I cannot imagine being friends with someone with whom I would want to go on vacation but I would not trust to not be a jerk if I explained why I did not want to share my photos with him.  I think that's why I am having such a hard time understanding the OP's motives, and the harsh villainization of the friend by some posters.  If he's a friend, I think the OP was wrong to not just talk to him about it and explain so he didn't have the "huh?" feeling a lot of us got from the OP.  If he's not a friend, why did the OP go on vacation with him?  It seems like if he is a friend, it shouldn't have been and issue, and if he is not a friend, it wouldn't be an issue.  I just don't get it.
Title: Re: Another vacation etiquette question
Post by: LeveeWoman on January 03, 2013, 02:54:57 PM
I believe pickles50 more than adequately explained why she doesn't engage in such discussions so I'll let her words speak for themselves.

I cannot imagine being friends with someone with whom I would want to go on vacation but I would not trust to not be a jerk if I explained why I did not want to share my photos with him.  I think that's why I am having such a hard time understanding the OP's motives, and the harsh villainization of the friend by some posters.  If he's a friend, I think the OP was wrong to not just talk to him about it and explain so he didn't have the "huh?" feeling a lot of us got from the OP.  If he's not a friend, why did the OP go on vacation with him?  It seems like if he is a friend, it shouldn't have been and issue, and if he is not a friend, it wouldn't be an issue.  I just don't get it.

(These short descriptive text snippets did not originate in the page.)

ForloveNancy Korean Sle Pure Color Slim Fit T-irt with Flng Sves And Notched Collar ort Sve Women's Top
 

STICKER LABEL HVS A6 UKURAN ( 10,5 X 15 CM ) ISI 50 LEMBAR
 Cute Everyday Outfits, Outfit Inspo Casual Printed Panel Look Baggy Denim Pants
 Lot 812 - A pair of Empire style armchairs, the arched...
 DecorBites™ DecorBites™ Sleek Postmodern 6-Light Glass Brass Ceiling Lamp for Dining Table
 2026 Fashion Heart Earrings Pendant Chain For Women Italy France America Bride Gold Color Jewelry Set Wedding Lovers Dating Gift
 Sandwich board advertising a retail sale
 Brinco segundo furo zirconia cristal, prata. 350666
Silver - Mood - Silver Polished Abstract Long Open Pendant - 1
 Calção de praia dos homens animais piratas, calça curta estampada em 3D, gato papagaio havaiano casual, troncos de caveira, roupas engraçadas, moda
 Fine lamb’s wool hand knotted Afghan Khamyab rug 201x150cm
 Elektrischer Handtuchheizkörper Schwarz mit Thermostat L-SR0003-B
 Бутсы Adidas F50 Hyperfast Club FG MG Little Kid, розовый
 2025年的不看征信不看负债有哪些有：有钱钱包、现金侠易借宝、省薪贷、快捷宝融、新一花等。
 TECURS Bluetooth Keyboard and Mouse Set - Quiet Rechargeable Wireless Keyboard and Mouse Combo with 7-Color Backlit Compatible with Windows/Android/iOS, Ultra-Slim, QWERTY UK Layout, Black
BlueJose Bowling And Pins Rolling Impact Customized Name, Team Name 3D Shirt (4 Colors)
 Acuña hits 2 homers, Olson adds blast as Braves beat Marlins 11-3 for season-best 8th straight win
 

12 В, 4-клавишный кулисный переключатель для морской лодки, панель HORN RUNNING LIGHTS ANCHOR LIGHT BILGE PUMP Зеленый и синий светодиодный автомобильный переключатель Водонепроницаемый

The first four posts explain why she doesn't share her digital photographs as well as why she does not go into explaining why ahead of time.

http://www.etiquettehell.com/smf/index.php?action=profile;area=showposts;u=18061
Title: Re: Another vacation etiquette question
Post by: TurtleDove on January 03, 2013, 03:14:55 PM

The first four posts explain why she doesn't share her digital photographs as well as why she does not go into explaining why ahead of time.

http://www.etiquettehell.com/smf/index.php?action=profile;area=showposts;u=18061

And again, I don't understand why the OP would be friends with someone to whom she could not simply explain what she posted here.  It isn't that I think she is wrong for not sharing the photos (I disagree, but reasonable minds can disagree), it is that I do not understand why the bean dipping toward a confused friend who personally had not harmed the OP.  It seems like the OP was expecting her friend to read her mind about why she wasn't sharing the photos and from we've been told here, he know way of knowing why she said she would not share the photos. 
Title: Re: Another vacation etiquette question
Post by: ladyknight1 on January 03, 2013, 07:34:34 PM
I think this discussion has reached its limit. Some understand the OP and her decisions/reasioning and some don't.
Title: Re: Another vacation etiquette question
Post by: bloo on January 03, 2013, 08:14:31 PM
I think this discussion has reached its limit. Some understand the OP and her decisions/reasioning and some don't.

Agreed. It's been fruitful and enlightening but that's a pretty good, succinct analysis.